L’année suivante, Antoine de Morès part s’installer dans les Badlands, dans le Dakota, où il fonde un ranch, le « Château Morès », qui se visite toujours, et la ville de Medora. Durant son séjour dans diverses grandes villes américaines, le marquis avait été épouvanté par les terribles conditions de vie du prolétariat américain. Aussi envisage-t-il de fournir directement aux grandes métropoles ouvrières de Chicago et New-York, à de faibles coûts, la viande de ses troupeaux, nourris au pâturage, et non pas engraissés aux grains, court-circuitant ainsi les intérêts monopolistiques du puissant Chicago beef Trust.

Morès crée d’abord un abattoir, puis une usine de conditionnement des viandes. Et, pour négocier avec les compagnies de chemin de fer, il fonde aussi sa propre société de transports. Celui que l’on surnomme « l’Empereur des Badlands » est par ailleurs en butte aux attaques des voleurs de bétail dont certaines bandes sont financées par le Chicago beef Trust. Il s’ensuit une véritable petite guerre locale de plusieurs mois, entre les cowboys de Morès et les hommes de main du Trust, qui ne fera pas moins de 19 morts et plusieurs dizaines de blessés. Morès manquera d’en venir aux mains avec un de ses puissants voisins, le futur président Theodore Roosevelt, qu’il soupçonne de faire le jeu des industriels de la viande.
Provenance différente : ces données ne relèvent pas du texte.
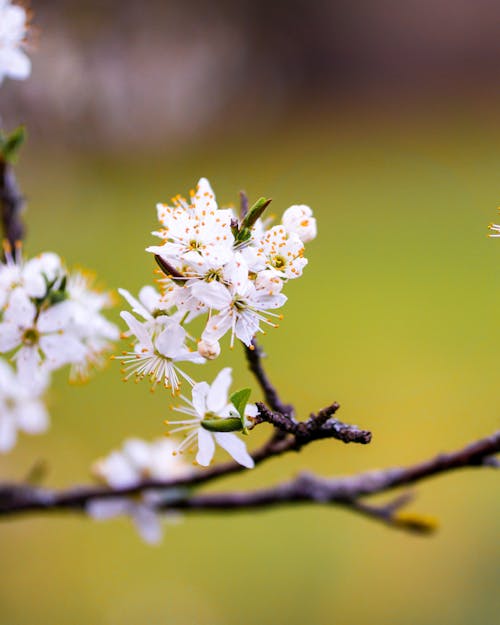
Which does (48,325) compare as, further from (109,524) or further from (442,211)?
(442,211)

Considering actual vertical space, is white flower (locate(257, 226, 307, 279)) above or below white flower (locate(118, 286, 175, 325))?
above

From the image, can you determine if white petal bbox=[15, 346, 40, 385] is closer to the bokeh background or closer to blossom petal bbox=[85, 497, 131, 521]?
blossom petal bbox=[85, 497, 131, 521]

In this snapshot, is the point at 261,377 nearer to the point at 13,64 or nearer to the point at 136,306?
the point at 136,306

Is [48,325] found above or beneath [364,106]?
beneath

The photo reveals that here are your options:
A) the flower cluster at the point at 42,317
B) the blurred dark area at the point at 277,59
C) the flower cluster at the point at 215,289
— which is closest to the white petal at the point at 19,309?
the flower cluster at the point at 42,317

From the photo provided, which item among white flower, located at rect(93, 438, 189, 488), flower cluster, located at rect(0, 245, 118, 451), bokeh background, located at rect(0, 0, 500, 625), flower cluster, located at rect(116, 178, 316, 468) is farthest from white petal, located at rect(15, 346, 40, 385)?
bokeh background, located at rect(0, 0, 500, 625)

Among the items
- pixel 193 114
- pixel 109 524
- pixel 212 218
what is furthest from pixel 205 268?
pixel 193 114
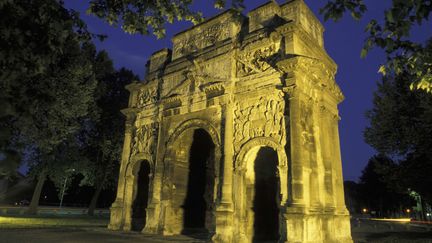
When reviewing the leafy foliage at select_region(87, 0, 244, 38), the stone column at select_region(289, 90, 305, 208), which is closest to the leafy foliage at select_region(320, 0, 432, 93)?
the leafy foliage at select_region(87, 0, 244, 38)

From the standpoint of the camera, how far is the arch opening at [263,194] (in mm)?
13391

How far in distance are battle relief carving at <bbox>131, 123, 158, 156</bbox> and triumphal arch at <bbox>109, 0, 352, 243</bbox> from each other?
0.20 ft

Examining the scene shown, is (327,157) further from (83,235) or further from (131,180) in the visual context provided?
(83,235)

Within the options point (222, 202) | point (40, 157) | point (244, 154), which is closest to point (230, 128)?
point (244, 154)

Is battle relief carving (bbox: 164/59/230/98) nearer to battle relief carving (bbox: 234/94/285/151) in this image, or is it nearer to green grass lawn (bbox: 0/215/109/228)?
battle relief carving (bbox: 234/94/285/151)

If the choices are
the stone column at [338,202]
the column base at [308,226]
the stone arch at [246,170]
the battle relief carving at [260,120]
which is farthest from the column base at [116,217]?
the stone column at [338,202]

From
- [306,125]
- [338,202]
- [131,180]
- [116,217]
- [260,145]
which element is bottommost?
[116,217]

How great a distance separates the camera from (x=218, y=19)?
1600 centimetres

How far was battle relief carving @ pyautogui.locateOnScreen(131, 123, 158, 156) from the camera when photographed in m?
16.9

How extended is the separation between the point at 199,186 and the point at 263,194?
4.48 m

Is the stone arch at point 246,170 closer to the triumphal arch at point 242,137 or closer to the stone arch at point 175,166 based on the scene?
the triumphal arch at point 242,137

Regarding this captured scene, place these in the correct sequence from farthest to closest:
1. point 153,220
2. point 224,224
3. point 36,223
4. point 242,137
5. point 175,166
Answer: point 36,223, point 175,166, point 153,220, point 242,137, point 224,224

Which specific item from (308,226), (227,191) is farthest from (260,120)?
(308,226)

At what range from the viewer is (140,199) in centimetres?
1738
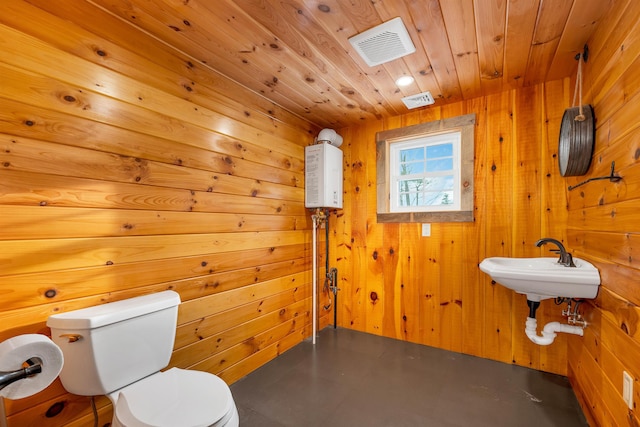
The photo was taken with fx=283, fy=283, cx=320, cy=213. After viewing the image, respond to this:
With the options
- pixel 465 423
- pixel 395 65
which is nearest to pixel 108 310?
pixel 465 423

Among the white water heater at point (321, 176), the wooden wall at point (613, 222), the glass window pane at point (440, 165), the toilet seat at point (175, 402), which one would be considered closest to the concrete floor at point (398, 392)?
the wooden wall at point (613, 222)

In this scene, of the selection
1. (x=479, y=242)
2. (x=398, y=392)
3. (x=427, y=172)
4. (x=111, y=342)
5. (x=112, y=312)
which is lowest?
(x=398, y=392)

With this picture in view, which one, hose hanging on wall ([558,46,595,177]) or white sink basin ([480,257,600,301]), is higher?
hose hanging on wall ([558,46,595,177])

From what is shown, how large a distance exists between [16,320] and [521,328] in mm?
2962

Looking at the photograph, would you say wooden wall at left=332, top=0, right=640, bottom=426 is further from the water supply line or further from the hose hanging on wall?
the water supply line

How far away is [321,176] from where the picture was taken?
103 inches

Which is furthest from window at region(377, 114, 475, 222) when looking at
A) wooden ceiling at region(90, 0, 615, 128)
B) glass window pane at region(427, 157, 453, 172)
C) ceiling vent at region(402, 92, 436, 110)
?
wooden ceiling at region(90, 0, 615, 128)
Ces derniers vont faire pression, avec l’aide des grands céréaliers qui nourrissent les troupeaux dans les gigantesques parcs à bestiaux de Chicago, sur les compagnies de chemin de fer pour torpiller Morès.

Les négociations traînent en longueur, les trains prennent du retard, les wagons se perdent. Au début de l’année 1886, Morès, ruiné, abandonne ses rêves et quitte les Etats-Unis, victime, selon l’écrivain Georges Bernanos dans La Grande peur des bien-pensants, de la « coalition des éleveurs et des banques juives ».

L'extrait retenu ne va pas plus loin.